Partially fixed — threshold tightened |
|
| 2026-06-08 | — | unrideable (blown, stormy) | — |
No storm proximity feature existed. Tropical Storm Boris (~270 km southeast of Saladita) created onshore chaotic conditions. Standard weather apps flagged the storm; the engine had no National Hurricane Center advisory feed at all. This is a feature gap — not a miscalibrated threshold, but a completely missing input. No engine snapshot exists for this date; the miss was reported by the user and confirmed by the storm track record.
Fixed 2026-06-08 |
What the accuracy log needs to work.
Three data gaps: (1) ordinary good days go unlogged; (2) only one matched engine snapshot exists (2026-05-31); (3) all 8 observations fall in a single 9-day swell window. Fix: scheduled daily snapshot saving date, quality, wave height, period variability, direction, wave power. At one snapshot/day: 20 observations in 3 weeks; 365/year sustained.
| Analysis | Current status | Unlock condition |
|---|---|---|
| Brier score with tight CI | CI spans 0.16–0.90 — uninformative | n≥20 scoreable pairs |
| Calibration plot (per-bin P) | n=1 per bin — no statistical value | n≥5 per bin (≈n=15 total with diverse quality) |
| Season-of-year decomposition | 9-day window — no seasonal signal | n≥50, spanning ≥3 calendar months |
| Per-rule ablation study | No counterfactual snapshots available | Automated daily snapshots + n≥30 |
| Calibrated P(surfable) per bucket | Fixed midpoints only | n≥5 per quality bin |
What this tells us so far.
Brier 0.624 at n=3 reads as: one large miss, cause identified (wave-power threshold), fix applied. June 8 miss had a different cause (missing NHC proximity feature), also fixed. Both fixes would produce different calls on the same conditions today.
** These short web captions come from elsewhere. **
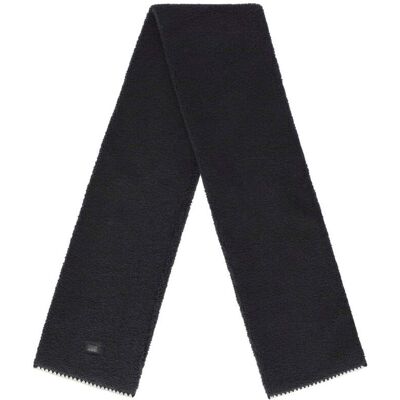 Ugg Australia Sciarpa Fluff Nera Ugg Donna Nero One Size Ugg Australia Sciarpa Fluff Nera Ugg Donna Nero One Size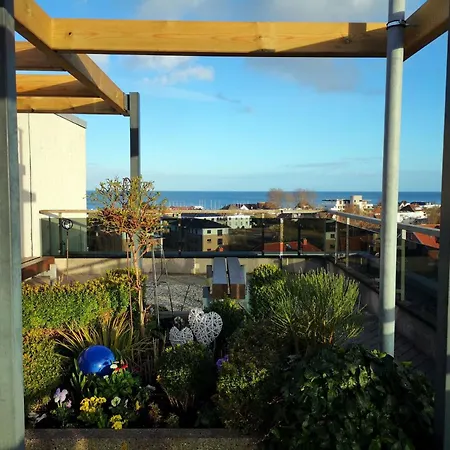 Berolina 202 - Unsere Kleine Auszeit Dahme (Schleswig-Holstein)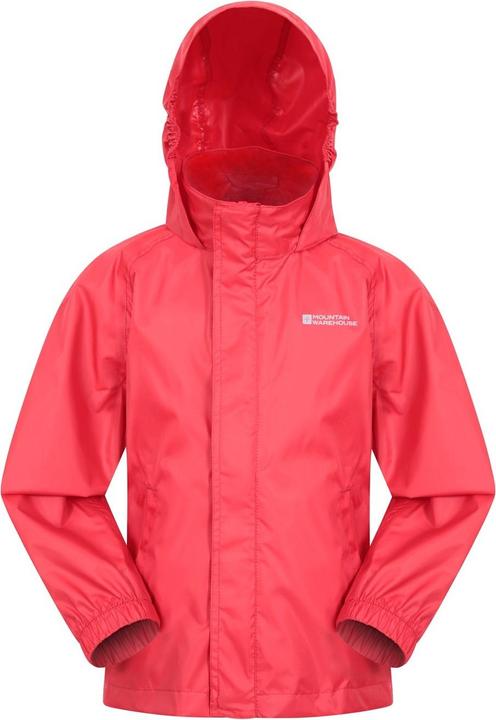 Produktbild Mountain Warehouse Pakka II Jacke wasserfest (140)
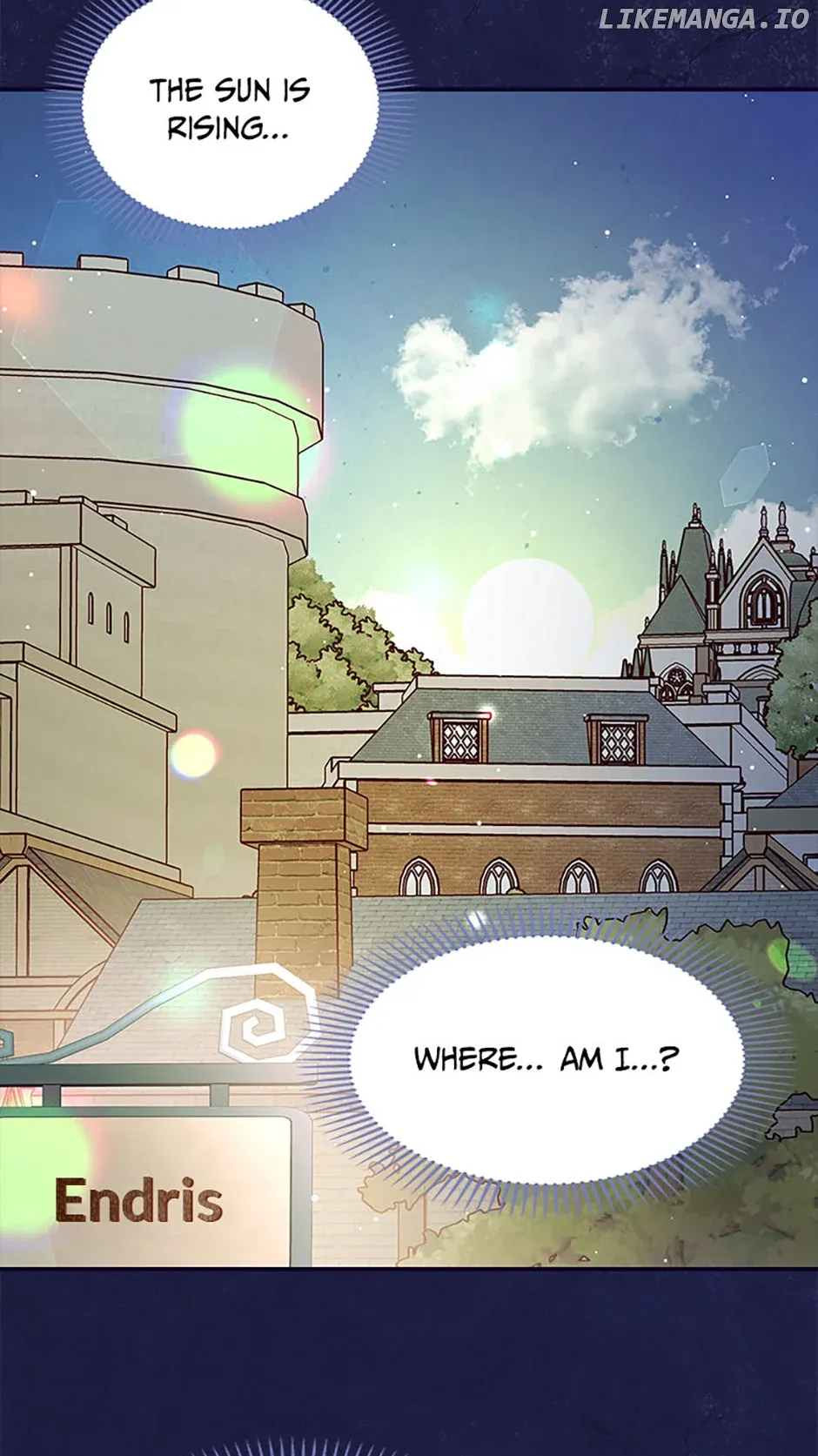 Please, Forget About Vivian Chapter 36 Online - página 41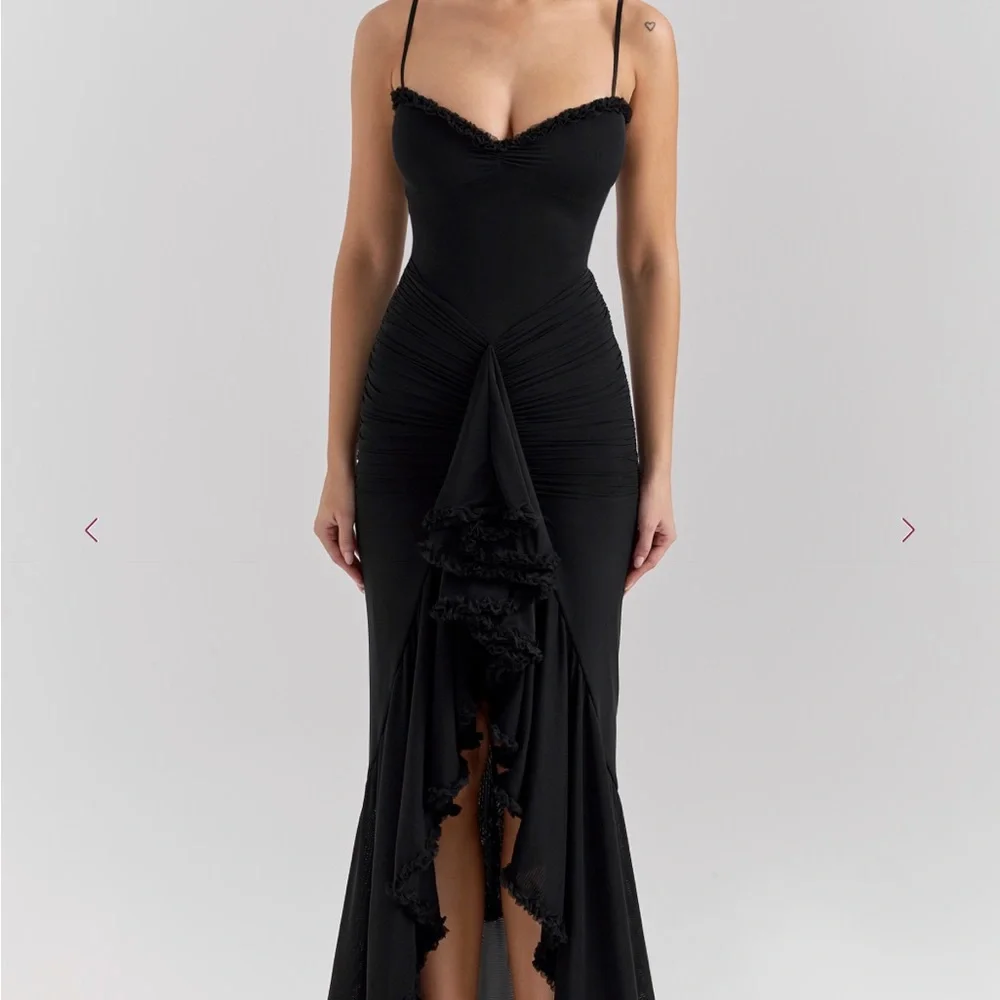 House of CB Gabbi Dress - Picture 2 of 5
Whether they're sufficient requires more observations. Until daily snapshots run automatically, this audit only describes days someone found memorable enough to report.
scripts/analyze_engine_skill.py is rerun against the latest data/ground_truth/observations.jsonl. The underlying data artifact is at functions/api/_findings_engine_skill.js. Numbers will change as observations accumulate.